:: EXERCISE MATERIAL ::
★ ★ ★ ★

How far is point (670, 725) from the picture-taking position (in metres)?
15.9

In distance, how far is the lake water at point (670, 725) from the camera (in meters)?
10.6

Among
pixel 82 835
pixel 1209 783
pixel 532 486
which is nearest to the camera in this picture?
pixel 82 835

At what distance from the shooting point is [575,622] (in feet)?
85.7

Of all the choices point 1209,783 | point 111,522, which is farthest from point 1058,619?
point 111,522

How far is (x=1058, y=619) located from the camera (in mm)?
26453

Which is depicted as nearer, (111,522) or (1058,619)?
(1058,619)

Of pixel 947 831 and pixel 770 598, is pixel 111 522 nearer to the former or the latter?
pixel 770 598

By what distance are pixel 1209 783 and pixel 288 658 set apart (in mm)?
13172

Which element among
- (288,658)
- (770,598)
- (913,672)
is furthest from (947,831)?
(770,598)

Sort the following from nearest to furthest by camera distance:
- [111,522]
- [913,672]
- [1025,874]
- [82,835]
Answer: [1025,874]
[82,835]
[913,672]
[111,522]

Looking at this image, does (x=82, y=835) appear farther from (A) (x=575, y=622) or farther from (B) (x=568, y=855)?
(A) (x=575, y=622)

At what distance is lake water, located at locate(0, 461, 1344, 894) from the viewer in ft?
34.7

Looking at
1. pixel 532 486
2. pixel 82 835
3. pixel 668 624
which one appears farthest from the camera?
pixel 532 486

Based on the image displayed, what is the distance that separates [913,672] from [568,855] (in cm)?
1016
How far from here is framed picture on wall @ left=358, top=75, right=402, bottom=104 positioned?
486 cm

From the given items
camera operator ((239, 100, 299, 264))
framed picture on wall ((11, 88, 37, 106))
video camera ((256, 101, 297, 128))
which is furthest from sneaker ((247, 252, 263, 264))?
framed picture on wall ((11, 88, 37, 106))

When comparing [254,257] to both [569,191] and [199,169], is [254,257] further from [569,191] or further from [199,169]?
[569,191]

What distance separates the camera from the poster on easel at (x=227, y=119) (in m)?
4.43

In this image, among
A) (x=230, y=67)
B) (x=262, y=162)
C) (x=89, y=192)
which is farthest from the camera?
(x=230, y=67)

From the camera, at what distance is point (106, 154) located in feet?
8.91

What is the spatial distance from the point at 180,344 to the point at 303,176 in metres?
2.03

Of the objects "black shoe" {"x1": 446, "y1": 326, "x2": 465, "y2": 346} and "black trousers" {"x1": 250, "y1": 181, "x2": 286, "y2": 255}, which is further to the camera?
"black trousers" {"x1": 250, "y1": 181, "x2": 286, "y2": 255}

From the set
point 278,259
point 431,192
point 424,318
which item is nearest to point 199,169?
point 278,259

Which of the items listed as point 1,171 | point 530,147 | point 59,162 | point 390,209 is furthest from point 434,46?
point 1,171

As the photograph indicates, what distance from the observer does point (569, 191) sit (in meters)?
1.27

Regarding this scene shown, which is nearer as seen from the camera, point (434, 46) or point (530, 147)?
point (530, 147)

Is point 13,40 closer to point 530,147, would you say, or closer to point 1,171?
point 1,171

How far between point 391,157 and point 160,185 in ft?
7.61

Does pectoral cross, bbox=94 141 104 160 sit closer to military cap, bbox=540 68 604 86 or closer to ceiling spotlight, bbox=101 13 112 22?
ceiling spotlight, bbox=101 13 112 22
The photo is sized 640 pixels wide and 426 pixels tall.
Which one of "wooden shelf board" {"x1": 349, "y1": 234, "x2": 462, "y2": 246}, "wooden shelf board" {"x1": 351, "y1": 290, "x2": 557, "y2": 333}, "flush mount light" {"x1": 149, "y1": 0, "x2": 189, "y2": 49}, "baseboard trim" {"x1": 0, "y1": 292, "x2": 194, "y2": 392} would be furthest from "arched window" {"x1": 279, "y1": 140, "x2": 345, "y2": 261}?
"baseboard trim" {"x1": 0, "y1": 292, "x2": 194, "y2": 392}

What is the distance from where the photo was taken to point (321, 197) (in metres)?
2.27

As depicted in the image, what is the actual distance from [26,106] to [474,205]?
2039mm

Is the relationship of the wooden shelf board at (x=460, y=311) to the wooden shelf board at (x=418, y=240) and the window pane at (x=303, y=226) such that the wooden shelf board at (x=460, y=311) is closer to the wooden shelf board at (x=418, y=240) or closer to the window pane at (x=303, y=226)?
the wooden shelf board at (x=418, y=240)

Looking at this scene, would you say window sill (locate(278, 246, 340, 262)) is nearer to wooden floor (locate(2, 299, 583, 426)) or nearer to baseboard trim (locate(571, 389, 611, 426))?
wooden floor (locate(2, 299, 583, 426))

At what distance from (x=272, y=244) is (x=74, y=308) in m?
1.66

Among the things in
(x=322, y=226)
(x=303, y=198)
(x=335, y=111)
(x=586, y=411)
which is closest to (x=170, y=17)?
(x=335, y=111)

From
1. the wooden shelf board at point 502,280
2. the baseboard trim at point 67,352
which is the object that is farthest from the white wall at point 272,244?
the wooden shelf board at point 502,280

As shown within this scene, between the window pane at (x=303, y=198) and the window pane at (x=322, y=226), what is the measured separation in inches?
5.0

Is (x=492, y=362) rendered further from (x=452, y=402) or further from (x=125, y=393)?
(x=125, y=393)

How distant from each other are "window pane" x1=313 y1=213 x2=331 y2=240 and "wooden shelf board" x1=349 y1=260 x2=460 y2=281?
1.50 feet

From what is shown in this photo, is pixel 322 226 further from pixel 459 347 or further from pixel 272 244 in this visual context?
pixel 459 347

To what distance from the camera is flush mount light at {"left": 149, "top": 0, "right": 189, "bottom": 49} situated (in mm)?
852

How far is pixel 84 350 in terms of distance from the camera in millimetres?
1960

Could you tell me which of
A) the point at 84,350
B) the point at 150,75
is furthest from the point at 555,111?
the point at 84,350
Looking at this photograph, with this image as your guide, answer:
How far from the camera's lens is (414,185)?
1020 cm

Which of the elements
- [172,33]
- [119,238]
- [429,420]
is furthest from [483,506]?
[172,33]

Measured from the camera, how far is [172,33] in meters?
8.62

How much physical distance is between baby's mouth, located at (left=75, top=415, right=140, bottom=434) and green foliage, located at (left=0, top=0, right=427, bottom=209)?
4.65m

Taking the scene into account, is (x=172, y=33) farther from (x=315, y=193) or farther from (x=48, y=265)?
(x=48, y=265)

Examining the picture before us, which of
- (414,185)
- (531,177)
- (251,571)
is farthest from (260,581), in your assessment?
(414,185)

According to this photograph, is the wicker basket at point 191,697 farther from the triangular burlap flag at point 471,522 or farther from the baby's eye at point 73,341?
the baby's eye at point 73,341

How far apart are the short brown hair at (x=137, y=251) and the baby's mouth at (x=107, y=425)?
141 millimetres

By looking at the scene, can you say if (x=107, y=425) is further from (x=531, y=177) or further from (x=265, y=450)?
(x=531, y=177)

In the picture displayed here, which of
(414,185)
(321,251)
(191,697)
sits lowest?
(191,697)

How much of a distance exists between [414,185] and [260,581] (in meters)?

★ ★ ★ ★

:: YOUR GOAL ::
Generate an exact reproduction of all entries.

:: SOLUTION FOR THIS PROBLEM ::
How far is point (670, 725) from the picture-taking position (in metres)?
15.9

In distance, how far is the lake water at point (670, 725) from the camera (in meters)?
10.6

Among
pixel 82 835
pixel 1209 783
pixel 532 486
which is nearest to the camera in this picture?
pixel 82 835

At what distance from the shooting point is [575,622] (in feet)?
85.7

Of all the choices point 1209,783 | point 111,522, which is farthest from point 1058,619?
point 111,522

How far is (x=1058, y=619) located from the camera (in mm)?
26453

Which is depicted as nearer, (111,522) or (1058,619)?
(1058,619)

Of pixel 947 831 and pixel 770 598, is pixel 111 522 nearer to the former or the latter?
pixel 770 598

By what distance are pixel 1209 783 and pixel 288 658 set apart (in mm)?
13172

Which element among
- (288,658)
- (770,598)
- (913,672)
is furthest from (947,831)?
(770,598)

Sort the following from nearest to furthest by camera distance:
- [111,522]
- [913,672]
- [1025,874]
- [82,835]
Answer: [1025,874]
[82,835]
[913,672]
[111,522]

Looking at this image, does (x=82, y=835) appear farther from (A) (x=575, y=622) or farther from (B) (x=568, y=855)?
(A) (x=575, y=622)

At what distance is lake water, located at locate(0, 461, 1344, 894) from the viewer in ft?
34.7

Looking at
1. pixel 532 486
2. pixel 82 835
3. pixel 668 624
which one appears farthest from the camera?
pixel 532 486

Based on the image displayed, what is the distance that separates [913,672] from [568,855] (in cm)?
1016
How far from here is framed picture on wall @ left=358, top=75, right=402, bottom=104 positioned?
486 cm

From the given items
camera operator ((239, 100, 299, 264))
framed picture on wall ((11, 88, 37, 106))
video camera ((256, 101, 297, 128))
which is furthest from sneaker ((247, 252, 263, 264))?
framed picture on wall ((11, 88, 37, 106))

When comparing [254,257] to both [569,191] and [199,169], is [254,257] further from [569,191] or further from [199,169]?
[569,191]

What distance separates the camera from the poster on easel at (x=227, y=119) (in m)?
4.43

In this image, among
A) (x=230, y=67)
B) (x=262, y=162)
C) (x=89, y=192)
which is farthest from the camera?
(x=230, y=67)

From the camera, at what distance is point (106, 154) located in feet?
8.91

What is the spatial distance from the point at 180,344 to the point at 303,176 in metres?
2.03

Of the objects "black shoe" {"x1": 446, "y1": 326, "x2": 465, "y2": 346} and "black trousers" {"x1": 250, "y1": 181, "x2": 286, "y2": 255}, which is further to the camera?
"black trousers" {"x1": 250, "y1": 181, "x2": 286, "y2": 255}

From the set
point 278,259
point 431,192
point 424,318
which item is nearest to point 199,169?
point 278,259

Which of the items listed as point 1,171 | point 530,147 | point 59,162 | point 390,209 is furthest from point 434,46?
point 1,171

As the photograph indicates, what distance from the observer does point (569, 191) sit (in meters)?
1.27

Regarding this scene shown, which is nearer as seen from the camera, point (434, 46) or point (530, 147)?
point (530, 147)

Is point 13,40 closer to point 530,147, would you say, or closer to point 1,171?
point 1,171

How far between point 391,157 and point 160,185 in ft?
7.61

Does pectoral cross, bbox=94 141 104 160 sit closer to military cap, bbox=540 68 604 86 or closer to ceiling spotlight, bbox=101 13 112 22?
ceiling spotlight, bbox=101 13 112 22
The photo is sized 640 pixels wide and 426 pixels tall.
Which one of "wooden shelf board" {"x1": 349, "y1": 234, "x2": 462, "y2": 246}, "wooden shelf board" {"x1": 351, "y1": 290, "x2": 557, "y2": 333}, "flush mount light" {"x1": 149, "y1": 0, "x2": 189, "y2": 49}, "baseboard trim" {"x1": 0, "y1": 292, "x2": 194, "y2": 392} would be furthest from "arched window" {"x1": 279, "y1": 140, "x2": 345, "y2": 261}?
"baseboard trim" {"x1": 0, "y1": 292, "x2": 194, "y2": 392}

What is the distance from where the photo was taken to point (321, 197) (in metres)?
2.27

As depicted in the image, what is the actual distance from [26,106] to [474,205]?
2039mm

Is the relationship of the wooden shelf board at (x=460, y=311) to the wooden shelf board at (x=418, y=240) and the window pane at (x=303, y=226) such that the wooden shelf board at (x=460, y=311) is closer to the wooden shelf board at (x=418, y=240) or closer to the window pane at (x=303, y=226)?
the wooden shelf board at (x=418, y=240)

Looking at this scene, would you say window sill (locate(278, 246, 340, 262)) is nearer to wooden floor (locate(2, 299, 583, 426)) or nearer to baseboard trim (locate(571, 389, 611, 426))?
wooden floor (locate(2, 299, 583, 426))

At what distance from (x=272, y=244) is (x=74, y=308) in m?
1.66

Among the things in
(x=322, y=226)
(x=303, y=198)
(x=335, y=111)
(x=586, y=411)
which is closest to (x=170, y=17)?
(x=335, y=111)

From
1. the wooden shelf board at point 502,280
2. the baseboard trim at point 67,352
which is the object that is farthest from the white wall at point 272,244?
the wooden shelf board at point 502,280

As shown within this scene, between the window pane at (x=303, y=198) and the window pane at (x=322, y=226), what is the measured separation in inches?
5.0

Is (x=492, y=362) rendered further from (x=452, y=402) or further from (x=125, y=393)?
(x=125, y=393)

How distant from each other are "window pane" x1=313 y1=213 x2=331 y2=240 and "wooden shelf board" x1=349 y1=260 x2=460 y2=281?
1.50 feet

From what is shown in this photo, is pixel 322 226 further from pixel 459 347 or further from pixel 272 244 in this visual context?
pixel 459 347

To what distance from the camera is flush mount light at {"left": 149, "top": 0, "right": 189, "bottom": 49} situated (in mm)?
852

How far is pixel 84 350 in terms of distance from the camera in millimetres?
1960

Could you tell me which of
A) the point at 84,350
B) the point at 150,75
is furthest from the point at 555,111?
the point at 84,350
Looking at this photograph, with this image as your guide, answer:
How far from the camera's lens is (414,185)?
1020 cm

Which of the elements
- [172,33]
- [119,238]
- [429,420]
is furthest from [483,506]?
[172,33]

Measured from the camera, how far is [172,33] in meters?
8.62

How much physical distance is between baby's mouth, located at (left=75, top=415, right=140, bottom=434) and green foliage, located at (left=0, top=0, right=427, bottom=209)?
4.65m

Taking the scene into account, is (x=172, y=33) farther from (x=315, y=193) or farther from (x=48, y=265)?
(x=48, y=265)

Examining the picture before us, which of
- (414,185)
- (531,177)
- (251,571)
is farthest from (260,581), in your assessment?
(414,185)

According to this photograph, is the wicker basket at point 191,697 farther from the triangular burlap flag at point 471,522 or farther from the baby's eye at point 73,341?
the baby's eye at point 73,341

How far apart are the short brown hair at (x=137, y=251) and the baby's mouth at (x=107, y=425)?
141 millimetres

By looking at the scene, can you say if (x=107, y=425) is further from (x=531, y=177) or further from (x=265, y=450)?
(x=531, y=177)

In the picture displayed here, which of
(414,185)
(321,251)
(191,697)
sits lowest?
(191,697)

How much of a distance exists between [414,185] and [260,581] (in meters)?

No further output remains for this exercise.